En numerosas partes de México los edificios que se han construido a lo largo de los siglos se han escrito sobre la misma página que otros asentamientos pretéritos. A menudo los nuevos constructores han echado mano de los mismos materiales y han heredado las mismas soluciones arquitectónicas que sus ancestros, adaptándolas a sus propios gustos y necesidades. En la capital del país, por ejemplo, los hallazgos arqueológicos nos han revelado una ciudad construida sobre los despojos de otra. Lo mismo ocurre con numerosas haciendas de Yucatán: las construcciones que conforman su conjunto habitacional y productivo se levantaron sobre otras variantes constructivas anteriores. La hacienda henequenera se construyó y perfeccionó sobre la que primero fue la arquitectura colonial y antes había sido asiento del esplendor maya. 
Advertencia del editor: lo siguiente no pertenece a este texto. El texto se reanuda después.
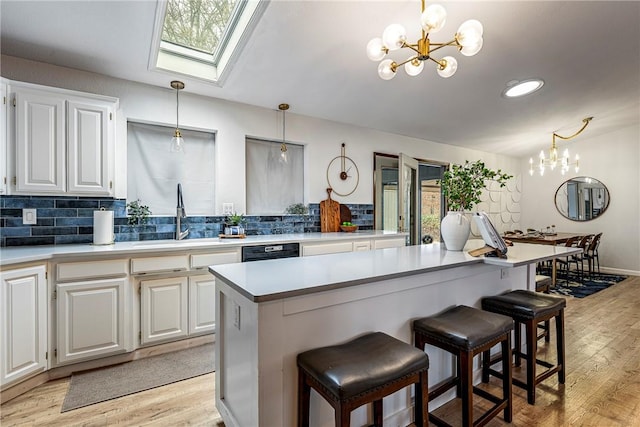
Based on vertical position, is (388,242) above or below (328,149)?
below

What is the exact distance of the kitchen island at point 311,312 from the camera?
130 centimetres

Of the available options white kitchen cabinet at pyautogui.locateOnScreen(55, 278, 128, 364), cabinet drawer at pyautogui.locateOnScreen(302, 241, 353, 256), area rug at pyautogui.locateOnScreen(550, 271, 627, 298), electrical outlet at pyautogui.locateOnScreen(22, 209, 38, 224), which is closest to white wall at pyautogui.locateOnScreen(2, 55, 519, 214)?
electrical outlet at pyautogui.locateOnScreen(22, 209, 38, 224)

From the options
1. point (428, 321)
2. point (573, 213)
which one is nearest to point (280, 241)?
point (428, 321)

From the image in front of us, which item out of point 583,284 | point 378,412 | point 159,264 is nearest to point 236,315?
point 378,412

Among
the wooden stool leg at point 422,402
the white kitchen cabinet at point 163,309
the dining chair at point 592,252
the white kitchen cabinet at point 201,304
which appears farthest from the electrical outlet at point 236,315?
the dining chair at point 592,252

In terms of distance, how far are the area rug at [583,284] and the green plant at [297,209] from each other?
12.4 feet

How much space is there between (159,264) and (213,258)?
1.39 feet

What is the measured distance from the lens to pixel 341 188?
434 cm

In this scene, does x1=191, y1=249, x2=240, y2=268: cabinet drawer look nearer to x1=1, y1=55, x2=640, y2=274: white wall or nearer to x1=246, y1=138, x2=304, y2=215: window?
x1=1, y1=55, x2=640, y2=274: white wall

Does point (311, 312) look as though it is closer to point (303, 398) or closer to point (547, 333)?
point (303, 398)

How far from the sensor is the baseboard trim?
199cm

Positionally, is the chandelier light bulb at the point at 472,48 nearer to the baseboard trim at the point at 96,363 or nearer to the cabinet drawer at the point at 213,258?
the cabinet drawer at the point at 213,258

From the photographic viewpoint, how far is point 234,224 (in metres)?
3.40

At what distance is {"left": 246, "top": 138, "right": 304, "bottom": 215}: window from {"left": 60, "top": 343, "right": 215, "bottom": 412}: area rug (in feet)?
5.55
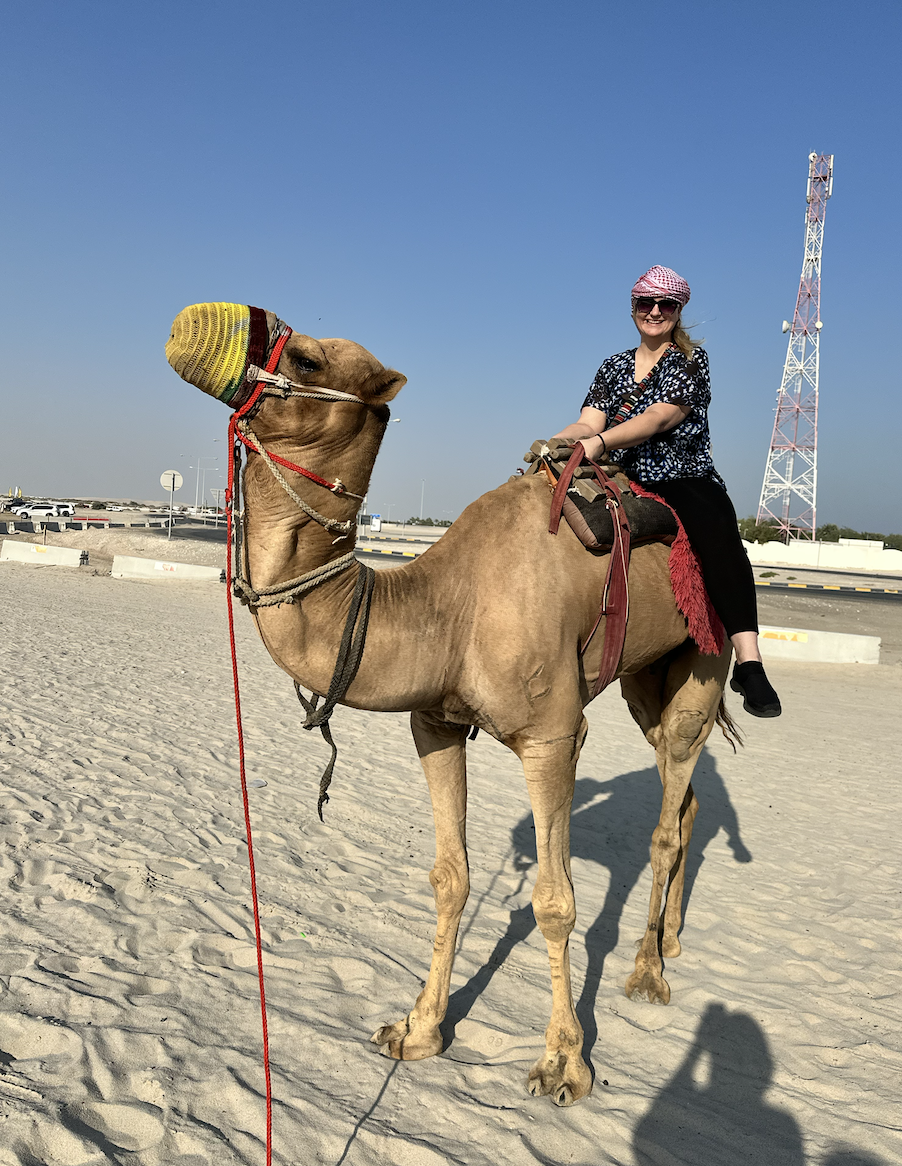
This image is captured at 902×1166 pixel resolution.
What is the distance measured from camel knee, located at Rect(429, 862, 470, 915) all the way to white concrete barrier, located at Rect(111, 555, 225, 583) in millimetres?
22346

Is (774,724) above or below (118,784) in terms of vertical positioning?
below

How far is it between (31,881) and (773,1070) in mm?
3968

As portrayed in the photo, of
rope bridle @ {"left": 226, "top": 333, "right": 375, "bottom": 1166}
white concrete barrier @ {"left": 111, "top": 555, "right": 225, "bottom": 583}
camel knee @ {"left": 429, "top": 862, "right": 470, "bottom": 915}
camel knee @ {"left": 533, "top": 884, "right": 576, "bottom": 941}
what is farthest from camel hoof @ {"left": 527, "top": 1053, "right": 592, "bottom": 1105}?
white concrete barrier @ {"left": 111, "top": 555, "right": 225, "bottom": 583}

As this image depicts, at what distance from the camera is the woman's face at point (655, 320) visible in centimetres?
368

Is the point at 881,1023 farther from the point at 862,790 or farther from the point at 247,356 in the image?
the point at 862,790

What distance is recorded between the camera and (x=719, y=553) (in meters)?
3.63

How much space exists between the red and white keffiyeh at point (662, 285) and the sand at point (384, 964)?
3.46 metres

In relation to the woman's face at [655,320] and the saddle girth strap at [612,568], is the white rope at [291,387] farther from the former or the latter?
the woman's face at [655,320]

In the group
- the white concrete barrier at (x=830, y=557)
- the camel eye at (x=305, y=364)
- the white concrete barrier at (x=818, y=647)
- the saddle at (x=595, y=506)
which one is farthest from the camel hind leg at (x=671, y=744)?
the white concrete barrier at (x=830, y=557)

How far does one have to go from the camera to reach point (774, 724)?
11672 millimetres

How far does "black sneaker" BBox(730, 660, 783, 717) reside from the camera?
3.48m

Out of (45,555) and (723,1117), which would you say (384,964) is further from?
(45,555)

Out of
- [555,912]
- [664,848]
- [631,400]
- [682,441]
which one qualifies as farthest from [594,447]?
[664,848]

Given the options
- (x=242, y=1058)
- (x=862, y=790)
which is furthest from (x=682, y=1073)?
(x=862, y=790)
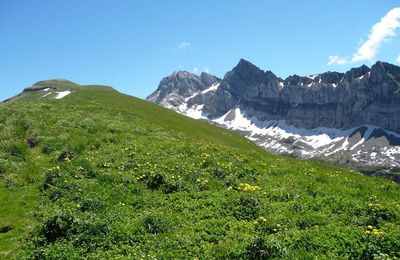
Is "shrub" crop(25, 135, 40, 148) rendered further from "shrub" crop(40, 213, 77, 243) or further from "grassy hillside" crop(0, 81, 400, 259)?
"shrub" crop(40, 213, 77, 243)

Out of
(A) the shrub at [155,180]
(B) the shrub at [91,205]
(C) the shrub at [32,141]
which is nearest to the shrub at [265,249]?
(B) the shrub at [91,205]

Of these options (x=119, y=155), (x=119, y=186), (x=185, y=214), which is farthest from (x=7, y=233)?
(x=119, y=155)

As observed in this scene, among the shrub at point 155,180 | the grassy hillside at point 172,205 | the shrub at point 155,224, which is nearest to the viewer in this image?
the grassy hillside at point 172,205

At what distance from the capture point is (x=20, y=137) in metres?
30.6

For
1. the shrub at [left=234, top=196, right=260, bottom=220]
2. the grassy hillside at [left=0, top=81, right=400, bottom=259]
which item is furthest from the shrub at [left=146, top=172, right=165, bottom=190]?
the shrub at [left=234, top=196, right=260, bottom=220]

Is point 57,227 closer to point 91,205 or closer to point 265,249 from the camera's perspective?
point 91,205

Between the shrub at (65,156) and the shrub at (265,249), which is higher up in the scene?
the shrub at (65,156)

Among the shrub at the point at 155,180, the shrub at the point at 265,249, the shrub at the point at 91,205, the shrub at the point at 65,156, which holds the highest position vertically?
the shrub at the point at 65,156

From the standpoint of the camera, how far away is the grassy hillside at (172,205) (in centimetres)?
1353

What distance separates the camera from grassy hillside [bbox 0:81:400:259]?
44.4 feet

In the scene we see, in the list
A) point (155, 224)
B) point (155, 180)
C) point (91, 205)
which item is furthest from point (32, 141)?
point (155, 224)

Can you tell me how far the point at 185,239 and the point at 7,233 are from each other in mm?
8159

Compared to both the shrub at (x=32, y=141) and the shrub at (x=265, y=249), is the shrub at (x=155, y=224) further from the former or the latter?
the shrub at (x=32, y=141)

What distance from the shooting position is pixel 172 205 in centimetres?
1866
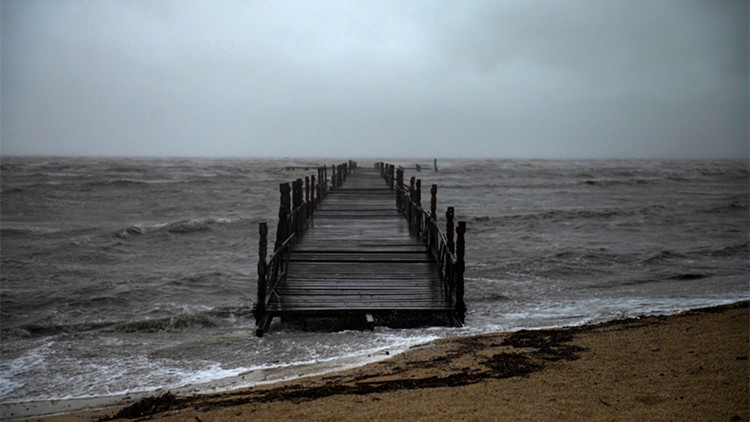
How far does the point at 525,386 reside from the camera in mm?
5062

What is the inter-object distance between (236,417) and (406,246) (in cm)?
744

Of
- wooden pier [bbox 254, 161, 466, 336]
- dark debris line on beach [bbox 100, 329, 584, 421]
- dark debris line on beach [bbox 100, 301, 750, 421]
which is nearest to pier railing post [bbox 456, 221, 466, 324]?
wooden pier [bbox 254, 161, 466, 336]

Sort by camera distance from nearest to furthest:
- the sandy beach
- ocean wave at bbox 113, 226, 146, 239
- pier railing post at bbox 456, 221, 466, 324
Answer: the sandy beach
pier railing post at bbox 456, 221, 466, 324
ocean wave at bbox 113, 226, 146, 239

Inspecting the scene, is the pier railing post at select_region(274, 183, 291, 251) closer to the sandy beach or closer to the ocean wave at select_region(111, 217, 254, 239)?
the sandy beach

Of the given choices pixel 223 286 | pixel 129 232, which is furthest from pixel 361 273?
pixel 129 232

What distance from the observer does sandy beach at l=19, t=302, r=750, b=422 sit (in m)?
4.41

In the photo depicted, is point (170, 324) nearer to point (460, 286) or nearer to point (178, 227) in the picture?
point (460, 286)

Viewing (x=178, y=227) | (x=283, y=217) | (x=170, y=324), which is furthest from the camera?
(x=178, y=227)

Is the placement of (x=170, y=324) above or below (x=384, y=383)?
below

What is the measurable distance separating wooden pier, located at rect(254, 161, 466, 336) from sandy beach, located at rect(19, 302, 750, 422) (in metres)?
1.45

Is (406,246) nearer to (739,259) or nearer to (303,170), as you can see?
(739,259)

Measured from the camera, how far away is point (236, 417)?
4746mm

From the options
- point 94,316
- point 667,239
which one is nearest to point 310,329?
point 94,316

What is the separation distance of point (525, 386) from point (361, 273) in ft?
17.1
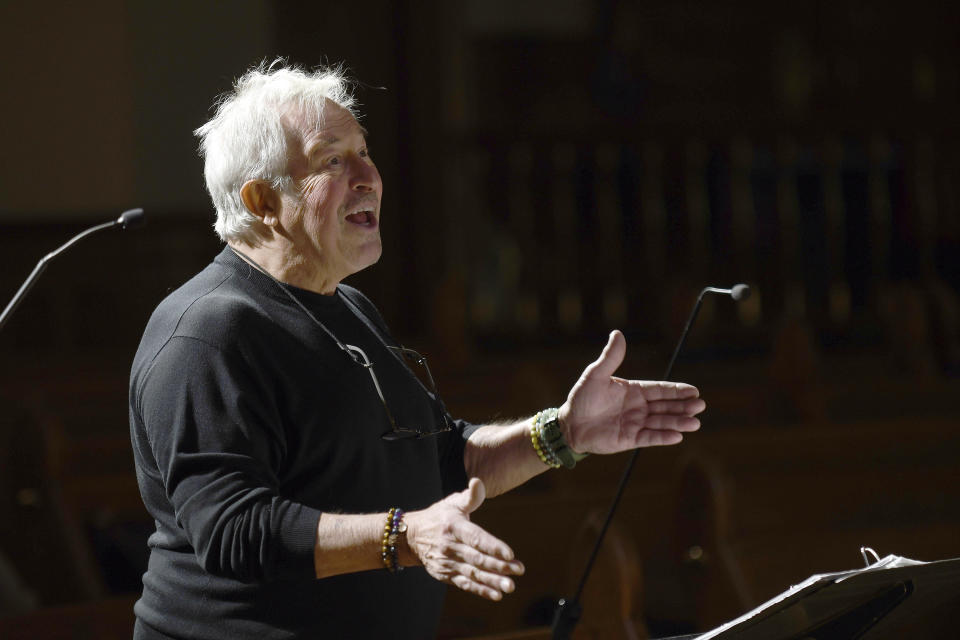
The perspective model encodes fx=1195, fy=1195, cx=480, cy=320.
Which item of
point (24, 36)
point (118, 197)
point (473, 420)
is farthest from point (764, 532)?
point (24, 36)

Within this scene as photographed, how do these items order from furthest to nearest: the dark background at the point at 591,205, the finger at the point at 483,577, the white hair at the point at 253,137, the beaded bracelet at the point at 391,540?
the dark background at the point at 591,205, the white hair at the point at 253,137, the beaded bracelet at the point at 391,540, the finger at the point at 483,577

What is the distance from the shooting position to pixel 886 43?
20.8 ft

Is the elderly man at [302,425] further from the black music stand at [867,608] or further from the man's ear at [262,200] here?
the black music stand at [867,608]

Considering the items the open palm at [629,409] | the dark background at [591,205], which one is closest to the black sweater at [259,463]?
the open palm at [629,409]

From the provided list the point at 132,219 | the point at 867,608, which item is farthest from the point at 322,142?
the point at 867,608

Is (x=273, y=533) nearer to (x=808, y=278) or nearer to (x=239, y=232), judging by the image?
(x=239, y=232)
En la hacienda henequenera se repiten algunas soluciones básicas de la antigüedad, por efectivas, por longevas, y entretanto se aplican otras influencias, otros materiales, de acuerdo a los gustos y las modificaciones de la vida que los siglos traen consigo. Esto lo podemos ver por todos lados en las haciendas, que son un palimpsesto de granito y piedra caliza, un paraíso para los arquitectos y restauradores; un signo de interrogación para los historiadores, amantes de archivos; y un mundo de posibilidades para los escritores y cronistas: ¿cuántas historias, cuántas vidas, cuántos triunfos y derrotas se sostienen entre las trabes de un muro apuntalado hasta el cansancio?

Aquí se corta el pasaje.